Friday 23 February 2024

COVID-19 Coronavirus and other virus UK and World News Update 23rd February 2024

COVID-19 Coronavirus and other virus UK and World News Update 23rd February 2024

World COVID Statistics: 703,586,078 officially reported cases and 6,985,448 losses of life.

"This week, Member States from around the world are meeting in Geneva to discuss the new Pandemic Accord.
This agreement is being developed, shaped and decided on by the 194 Member States that make up the World Health Organization.
Building on the lessons of COVID-19, I broadly see 3 key benefits; the agreement would help countries drive a more equitable response, it will boost collectively health safeguarding and it will enhance cooperation."
Dr Tedros, Head of WHO (World Health organisation). 
Word is that the talks haven't gone entirely smoothly, with some disagreements and failure to commit, and frankly a jaded response - seems everyone is a bit bored with pandemics right now and can't really face having to learn from their mistakes and get ready for the next one... 

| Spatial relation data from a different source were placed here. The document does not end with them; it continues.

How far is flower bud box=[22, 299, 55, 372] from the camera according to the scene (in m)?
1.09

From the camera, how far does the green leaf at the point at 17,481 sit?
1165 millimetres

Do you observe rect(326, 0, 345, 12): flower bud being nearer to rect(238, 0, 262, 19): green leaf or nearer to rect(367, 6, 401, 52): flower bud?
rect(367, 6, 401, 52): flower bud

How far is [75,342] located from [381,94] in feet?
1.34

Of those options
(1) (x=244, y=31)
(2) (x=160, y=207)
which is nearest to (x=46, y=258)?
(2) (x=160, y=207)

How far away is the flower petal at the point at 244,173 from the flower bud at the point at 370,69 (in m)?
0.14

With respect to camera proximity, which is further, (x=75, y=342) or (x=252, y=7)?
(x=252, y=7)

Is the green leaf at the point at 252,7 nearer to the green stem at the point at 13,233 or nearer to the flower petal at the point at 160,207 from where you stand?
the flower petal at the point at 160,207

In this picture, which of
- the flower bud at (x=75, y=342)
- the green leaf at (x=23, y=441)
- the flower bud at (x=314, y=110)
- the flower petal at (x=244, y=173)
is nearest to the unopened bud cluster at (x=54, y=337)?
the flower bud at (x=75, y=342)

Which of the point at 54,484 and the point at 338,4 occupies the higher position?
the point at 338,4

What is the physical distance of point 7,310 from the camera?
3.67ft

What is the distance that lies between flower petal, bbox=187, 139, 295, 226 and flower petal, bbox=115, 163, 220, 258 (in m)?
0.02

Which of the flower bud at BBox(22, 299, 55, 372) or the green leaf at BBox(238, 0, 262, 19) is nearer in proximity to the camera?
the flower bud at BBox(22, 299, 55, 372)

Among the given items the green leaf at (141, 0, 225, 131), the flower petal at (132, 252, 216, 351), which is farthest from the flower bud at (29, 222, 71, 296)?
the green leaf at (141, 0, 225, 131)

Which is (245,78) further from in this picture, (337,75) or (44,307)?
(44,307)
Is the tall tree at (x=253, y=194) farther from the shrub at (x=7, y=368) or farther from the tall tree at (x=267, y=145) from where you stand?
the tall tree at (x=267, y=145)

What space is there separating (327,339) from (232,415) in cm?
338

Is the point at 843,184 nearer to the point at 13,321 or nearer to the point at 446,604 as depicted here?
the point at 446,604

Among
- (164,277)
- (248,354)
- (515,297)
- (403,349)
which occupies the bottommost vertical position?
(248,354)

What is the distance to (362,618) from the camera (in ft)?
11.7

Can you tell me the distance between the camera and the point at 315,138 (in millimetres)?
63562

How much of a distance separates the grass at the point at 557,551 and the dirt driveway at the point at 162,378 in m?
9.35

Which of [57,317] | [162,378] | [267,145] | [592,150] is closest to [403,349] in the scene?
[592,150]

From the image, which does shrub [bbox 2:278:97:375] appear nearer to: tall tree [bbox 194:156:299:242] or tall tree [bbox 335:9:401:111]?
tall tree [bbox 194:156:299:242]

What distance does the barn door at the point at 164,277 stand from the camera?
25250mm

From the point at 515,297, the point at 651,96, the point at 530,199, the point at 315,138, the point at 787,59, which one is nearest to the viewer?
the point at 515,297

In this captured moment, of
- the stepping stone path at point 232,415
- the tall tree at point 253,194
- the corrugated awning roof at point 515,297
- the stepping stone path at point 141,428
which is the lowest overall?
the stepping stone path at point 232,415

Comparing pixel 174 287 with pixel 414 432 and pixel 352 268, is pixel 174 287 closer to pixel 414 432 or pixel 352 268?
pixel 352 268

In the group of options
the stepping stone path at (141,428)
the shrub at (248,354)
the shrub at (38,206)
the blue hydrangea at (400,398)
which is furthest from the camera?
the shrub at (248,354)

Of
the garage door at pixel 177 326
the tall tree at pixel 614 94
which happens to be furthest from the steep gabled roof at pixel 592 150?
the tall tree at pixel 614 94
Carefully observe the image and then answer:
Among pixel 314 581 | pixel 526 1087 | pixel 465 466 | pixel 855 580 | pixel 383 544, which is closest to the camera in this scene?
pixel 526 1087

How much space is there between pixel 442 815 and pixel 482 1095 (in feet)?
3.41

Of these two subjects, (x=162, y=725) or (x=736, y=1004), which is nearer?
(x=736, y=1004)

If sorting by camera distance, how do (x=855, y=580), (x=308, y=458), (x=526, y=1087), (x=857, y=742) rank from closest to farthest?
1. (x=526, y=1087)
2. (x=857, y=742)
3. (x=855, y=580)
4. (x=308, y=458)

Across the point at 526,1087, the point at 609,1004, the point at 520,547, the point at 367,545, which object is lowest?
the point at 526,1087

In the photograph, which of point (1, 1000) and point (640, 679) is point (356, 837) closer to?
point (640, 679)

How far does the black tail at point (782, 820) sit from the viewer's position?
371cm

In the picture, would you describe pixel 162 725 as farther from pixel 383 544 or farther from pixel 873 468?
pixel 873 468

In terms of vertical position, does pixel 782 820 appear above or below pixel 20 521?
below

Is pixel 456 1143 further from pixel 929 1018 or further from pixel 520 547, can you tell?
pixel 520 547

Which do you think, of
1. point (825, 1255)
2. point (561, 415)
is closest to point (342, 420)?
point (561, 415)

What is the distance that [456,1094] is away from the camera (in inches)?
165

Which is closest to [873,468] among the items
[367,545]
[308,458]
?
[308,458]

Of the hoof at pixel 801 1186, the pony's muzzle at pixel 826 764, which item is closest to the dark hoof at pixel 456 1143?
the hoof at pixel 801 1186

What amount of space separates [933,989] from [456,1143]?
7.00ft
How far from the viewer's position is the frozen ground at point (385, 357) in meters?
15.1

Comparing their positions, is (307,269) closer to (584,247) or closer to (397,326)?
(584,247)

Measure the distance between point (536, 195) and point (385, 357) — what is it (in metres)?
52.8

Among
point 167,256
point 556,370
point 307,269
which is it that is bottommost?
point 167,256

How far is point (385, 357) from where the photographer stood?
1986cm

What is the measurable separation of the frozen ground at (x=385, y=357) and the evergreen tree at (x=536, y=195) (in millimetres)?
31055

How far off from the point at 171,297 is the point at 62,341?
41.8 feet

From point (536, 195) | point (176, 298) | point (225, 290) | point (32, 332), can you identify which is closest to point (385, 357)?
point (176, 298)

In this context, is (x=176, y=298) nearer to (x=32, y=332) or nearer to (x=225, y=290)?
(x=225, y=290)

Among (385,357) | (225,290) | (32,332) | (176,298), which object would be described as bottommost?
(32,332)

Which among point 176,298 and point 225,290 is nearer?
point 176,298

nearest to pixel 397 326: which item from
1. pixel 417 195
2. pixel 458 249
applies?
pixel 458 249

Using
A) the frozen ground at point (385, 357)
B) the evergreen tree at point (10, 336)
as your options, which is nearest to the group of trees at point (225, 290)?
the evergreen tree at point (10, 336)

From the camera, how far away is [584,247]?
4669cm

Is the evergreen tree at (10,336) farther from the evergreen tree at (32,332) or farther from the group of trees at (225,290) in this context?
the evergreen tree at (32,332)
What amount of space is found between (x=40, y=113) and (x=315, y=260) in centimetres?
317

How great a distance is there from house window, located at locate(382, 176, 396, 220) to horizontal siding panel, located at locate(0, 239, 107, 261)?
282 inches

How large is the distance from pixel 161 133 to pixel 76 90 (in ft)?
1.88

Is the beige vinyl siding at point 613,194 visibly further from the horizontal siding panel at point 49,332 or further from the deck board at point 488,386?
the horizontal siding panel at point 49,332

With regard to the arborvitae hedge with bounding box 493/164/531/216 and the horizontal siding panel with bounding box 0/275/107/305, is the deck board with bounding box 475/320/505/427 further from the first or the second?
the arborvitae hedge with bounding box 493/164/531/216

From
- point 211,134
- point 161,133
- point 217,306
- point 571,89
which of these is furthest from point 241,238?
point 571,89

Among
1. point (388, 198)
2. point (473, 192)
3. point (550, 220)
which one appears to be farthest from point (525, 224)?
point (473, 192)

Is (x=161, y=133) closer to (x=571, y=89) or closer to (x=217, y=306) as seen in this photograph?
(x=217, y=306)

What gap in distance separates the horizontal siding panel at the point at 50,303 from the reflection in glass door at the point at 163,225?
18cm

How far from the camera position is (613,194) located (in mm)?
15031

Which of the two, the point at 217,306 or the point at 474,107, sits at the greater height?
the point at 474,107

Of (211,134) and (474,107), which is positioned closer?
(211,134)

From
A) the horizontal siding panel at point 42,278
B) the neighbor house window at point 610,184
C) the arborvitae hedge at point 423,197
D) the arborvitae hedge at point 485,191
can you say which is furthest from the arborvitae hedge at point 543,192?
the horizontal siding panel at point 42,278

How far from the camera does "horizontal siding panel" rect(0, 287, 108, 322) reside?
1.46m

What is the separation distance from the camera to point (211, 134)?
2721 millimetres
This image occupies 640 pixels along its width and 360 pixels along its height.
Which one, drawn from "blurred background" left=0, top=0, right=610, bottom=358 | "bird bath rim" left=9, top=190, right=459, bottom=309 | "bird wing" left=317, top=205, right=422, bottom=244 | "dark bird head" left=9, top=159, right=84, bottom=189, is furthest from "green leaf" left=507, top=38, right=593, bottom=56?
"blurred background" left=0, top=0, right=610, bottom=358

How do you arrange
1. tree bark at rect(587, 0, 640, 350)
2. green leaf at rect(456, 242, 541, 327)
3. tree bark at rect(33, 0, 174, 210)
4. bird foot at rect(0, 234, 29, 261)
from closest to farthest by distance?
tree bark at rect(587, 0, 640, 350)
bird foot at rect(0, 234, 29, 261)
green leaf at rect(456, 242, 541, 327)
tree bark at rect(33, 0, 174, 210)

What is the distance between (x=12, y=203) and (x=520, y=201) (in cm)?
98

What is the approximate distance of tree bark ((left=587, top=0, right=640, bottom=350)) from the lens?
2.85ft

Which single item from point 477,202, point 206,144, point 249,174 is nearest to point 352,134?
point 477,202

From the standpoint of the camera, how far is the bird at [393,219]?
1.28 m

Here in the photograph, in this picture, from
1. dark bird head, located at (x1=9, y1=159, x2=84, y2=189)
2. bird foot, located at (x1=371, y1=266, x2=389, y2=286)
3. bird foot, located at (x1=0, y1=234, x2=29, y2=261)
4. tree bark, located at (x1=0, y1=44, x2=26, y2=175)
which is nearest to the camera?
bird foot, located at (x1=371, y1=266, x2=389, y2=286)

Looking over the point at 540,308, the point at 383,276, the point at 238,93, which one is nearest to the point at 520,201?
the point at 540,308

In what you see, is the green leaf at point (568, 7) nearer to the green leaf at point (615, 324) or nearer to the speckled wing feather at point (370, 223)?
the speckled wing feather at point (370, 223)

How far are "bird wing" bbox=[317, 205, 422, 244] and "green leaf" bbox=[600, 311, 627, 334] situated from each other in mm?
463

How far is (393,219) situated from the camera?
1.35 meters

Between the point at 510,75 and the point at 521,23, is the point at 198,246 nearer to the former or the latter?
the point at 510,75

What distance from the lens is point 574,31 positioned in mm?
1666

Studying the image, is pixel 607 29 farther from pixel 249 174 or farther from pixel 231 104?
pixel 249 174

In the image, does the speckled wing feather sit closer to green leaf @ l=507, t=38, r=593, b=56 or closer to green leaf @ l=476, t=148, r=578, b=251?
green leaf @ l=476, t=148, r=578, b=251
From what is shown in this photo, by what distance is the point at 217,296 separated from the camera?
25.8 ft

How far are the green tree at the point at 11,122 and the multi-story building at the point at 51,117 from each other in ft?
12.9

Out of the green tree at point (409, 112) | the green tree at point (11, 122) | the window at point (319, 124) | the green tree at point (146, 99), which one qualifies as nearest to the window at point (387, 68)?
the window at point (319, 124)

Infections hurt people quote from UK doctor

In the UK all of the COVID stats are going down - positives, hospitalisations and mortality. The unusual double wave has passed, and so has any fear about JN.1. It could have been responsible for the extra peak, but it hasn't got out of control and it's not proven any more dangerous than previous variants. Ahhhh... 

UK Spring booster jabs will be available from April for most people within the following groups: 
- aged 75 years old or over
- live in a care home for older adults
- aged 6 months old or over and have a weakened immune system
(Seems like a very short list...)
Some folks, including Professor Christina Pagel of indieSAGE, are asking if the JCVI considered the £229m (that's 229 MILLION POUNDS) of vaccine doses the UK will soon be throwing away (or not collecting) because they're out of date, and whether we'd have been better off having a broader vaccination list and protecting some of the kids who haven't yet had any vaccinations, and the folk who missed out on Autumn boosters. Vaccinations reduce risk of Long COVID by 30%-50%, and it's been proven time and again that boosters prop up your immunity and lower your chances of severe illness, even if you've previously been infected. When yo consider the working and education time lost to Long COVID and illness, and how much it'll add up to over the next few years (decades), it appears some of this maths may not add up. 

As mentioned in the last report, if you are not eligible for an NHS COVID booster, then you will be able to purchase COVID vaccinations in UK pharmacists within the next month or so. Pfizer and Novovax will be available at an expected cost of around £45 each initially. 
£45 is insanely expensive and beyond the reach of many people of average income or below, and personally I think it stinks. It just carries on the disparity between wealthy - who mostly got to stay at home and avoid COVID until they were safely vaccinated and we knew much more about it, and those essential low paid workers who risked their health to go out to work all through the first 2 years of COVID, didn't get to sit around crocheting on furlough, and have never been thanked enough, despite dying and contracting Long COVID at a far higher rate than the richer folks they were keeping clean, fed and looked after.
So yeah... 
Lets hope Superdrug or another bargain chain can negotiate a fairer price for the people, like their own staff, who have to work with the public and would also like a chance to live a healthy life into their 80's. 

230224 COVID stats chart from UK HSA

Ever see a report about weather saying "the worst rain/temperatures/snow since records began... in 2020" or some other date which makes little sense? We've had weather forever, and we've definitely been taking note of it for hundreds of years, so how can records have begun much more recently?
The UK loves to change the way it measures things. Usually it's because they have found a more precise or better way to do it, but sometimes it's a change to what day data is collected or some other cosmetic reason... and sometimes it can prove very handy for someone somewhere, because it makes it impossible for us to compare data over time. 
COVID may only be 4 years old, but it has fallen victim to changes in measurements many times, and most recently we've (again) changed the way we measure excess deaths - the number of people who have died above and beyond what would be expected.
Going forward the 4 UK Health Authorities have agreed a standardised way of measuring excess deaths, which takes more notice of our aging population and other changes, such as increase in population. It should be more accurate and allow us to spot differences more precisely, and we are promised we'll be able to compare to pre-pandemic figures, as well as what happened during and after 2020.
Fingers crossed we aren't left wondering how things are going for too long. 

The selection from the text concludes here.